Exercise:
Which transfusion-related risks does the passage on perioperative PBM say a factor concentrate-based strategy would reduce or minimize?

Selected excerpt:

[Start of Attachment]

Implementing the factor concentrate-based strategy to perioperative-PBM would facilitate much quicker restoration of optimal coagulation and reduce or minimize transfusion-related risks such as TRALI, TACO, and infection, primarily inevitable in conventional plasma transfusion. As a measure for implementing perioperative PBM, more effort may be warranted to expand the factor concentrate-based strategy for improving perioperative patient safety and outcomes in various surgical settings.
Tae-Yop Kim works in the Department of Anaesthesiology at Konkuk University Medical Centre in Seoul, Republic of Korea.

[End of Attachment]

The data:
[Start of Attachment]

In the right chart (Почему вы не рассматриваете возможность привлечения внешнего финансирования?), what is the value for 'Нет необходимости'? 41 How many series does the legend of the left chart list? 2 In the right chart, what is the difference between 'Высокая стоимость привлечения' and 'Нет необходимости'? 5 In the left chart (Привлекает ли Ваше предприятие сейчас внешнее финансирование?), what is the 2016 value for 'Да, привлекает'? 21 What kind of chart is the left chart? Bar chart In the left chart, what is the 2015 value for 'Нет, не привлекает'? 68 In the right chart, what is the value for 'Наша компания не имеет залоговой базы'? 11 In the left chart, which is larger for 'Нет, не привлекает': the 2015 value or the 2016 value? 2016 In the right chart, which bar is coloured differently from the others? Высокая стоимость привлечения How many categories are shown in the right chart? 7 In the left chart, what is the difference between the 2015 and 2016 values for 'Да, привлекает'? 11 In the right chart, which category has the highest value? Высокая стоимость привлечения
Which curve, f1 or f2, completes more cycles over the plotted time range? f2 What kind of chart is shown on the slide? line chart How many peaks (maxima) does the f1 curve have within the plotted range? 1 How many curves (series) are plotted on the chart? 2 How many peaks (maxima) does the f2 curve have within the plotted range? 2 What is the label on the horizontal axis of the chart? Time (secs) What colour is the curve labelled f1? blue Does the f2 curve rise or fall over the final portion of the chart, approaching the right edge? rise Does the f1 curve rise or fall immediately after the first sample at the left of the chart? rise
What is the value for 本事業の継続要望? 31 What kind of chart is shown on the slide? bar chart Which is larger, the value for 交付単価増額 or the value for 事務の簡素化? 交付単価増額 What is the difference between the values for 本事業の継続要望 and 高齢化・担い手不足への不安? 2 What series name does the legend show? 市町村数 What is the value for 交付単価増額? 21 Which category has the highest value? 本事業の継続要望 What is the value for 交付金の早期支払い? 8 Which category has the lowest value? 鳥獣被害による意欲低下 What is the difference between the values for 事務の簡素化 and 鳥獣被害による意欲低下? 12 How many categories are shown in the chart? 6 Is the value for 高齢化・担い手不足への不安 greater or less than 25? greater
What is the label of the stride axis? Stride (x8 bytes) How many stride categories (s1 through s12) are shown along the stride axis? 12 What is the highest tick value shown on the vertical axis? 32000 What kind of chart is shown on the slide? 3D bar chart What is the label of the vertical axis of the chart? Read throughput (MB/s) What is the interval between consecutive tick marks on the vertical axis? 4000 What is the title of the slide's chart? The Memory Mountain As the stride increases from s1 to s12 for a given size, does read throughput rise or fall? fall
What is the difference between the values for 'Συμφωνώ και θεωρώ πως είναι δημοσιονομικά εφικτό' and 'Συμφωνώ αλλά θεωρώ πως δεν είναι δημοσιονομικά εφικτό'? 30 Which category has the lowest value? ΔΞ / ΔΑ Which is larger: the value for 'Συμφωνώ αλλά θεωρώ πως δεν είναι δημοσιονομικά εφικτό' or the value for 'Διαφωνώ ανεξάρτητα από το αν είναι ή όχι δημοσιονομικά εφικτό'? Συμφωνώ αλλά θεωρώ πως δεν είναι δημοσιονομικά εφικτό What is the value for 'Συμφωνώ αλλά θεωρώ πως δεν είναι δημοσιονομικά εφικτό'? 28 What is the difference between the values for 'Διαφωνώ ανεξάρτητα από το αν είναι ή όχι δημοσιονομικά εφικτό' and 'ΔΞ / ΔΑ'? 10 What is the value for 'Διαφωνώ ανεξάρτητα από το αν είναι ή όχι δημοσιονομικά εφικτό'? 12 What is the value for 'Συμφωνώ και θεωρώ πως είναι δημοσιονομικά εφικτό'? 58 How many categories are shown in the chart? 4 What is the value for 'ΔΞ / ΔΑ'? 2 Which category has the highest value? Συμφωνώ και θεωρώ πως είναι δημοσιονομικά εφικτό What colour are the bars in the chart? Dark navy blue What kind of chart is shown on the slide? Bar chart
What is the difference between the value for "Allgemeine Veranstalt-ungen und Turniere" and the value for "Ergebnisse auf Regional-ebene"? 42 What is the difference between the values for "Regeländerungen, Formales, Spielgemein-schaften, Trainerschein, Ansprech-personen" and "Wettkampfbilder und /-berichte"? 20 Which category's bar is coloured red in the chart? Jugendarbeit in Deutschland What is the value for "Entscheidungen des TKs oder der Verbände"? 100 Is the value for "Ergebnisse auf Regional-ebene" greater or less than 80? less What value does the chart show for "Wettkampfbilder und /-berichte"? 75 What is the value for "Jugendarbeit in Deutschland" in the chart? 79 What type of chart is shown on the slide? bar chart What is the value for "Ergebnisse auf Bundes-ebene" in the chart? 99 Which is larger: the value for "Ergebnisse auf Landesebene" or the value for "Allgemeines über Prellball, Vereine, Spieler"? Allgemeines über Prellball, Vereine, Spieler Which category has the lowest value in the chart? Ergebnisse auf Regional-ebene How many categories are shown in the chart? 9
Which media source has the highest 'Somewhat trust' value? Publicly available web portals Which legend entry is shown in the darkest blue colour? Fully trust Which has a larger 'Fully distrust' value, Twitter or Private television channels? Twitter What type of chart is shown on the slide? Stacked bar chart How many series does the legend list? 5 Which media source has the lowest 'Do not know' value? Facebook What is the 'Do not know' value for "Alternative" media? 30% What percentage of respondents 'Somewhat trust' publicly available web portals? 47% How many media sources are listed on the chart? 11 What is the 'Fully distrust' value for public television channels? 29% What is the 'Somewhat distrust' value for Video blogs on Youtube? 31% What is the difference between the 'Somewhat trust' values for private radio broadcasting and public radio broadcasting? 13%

[End of Attachment]

Reply to the exercise:
TRALI, TACO, and infection.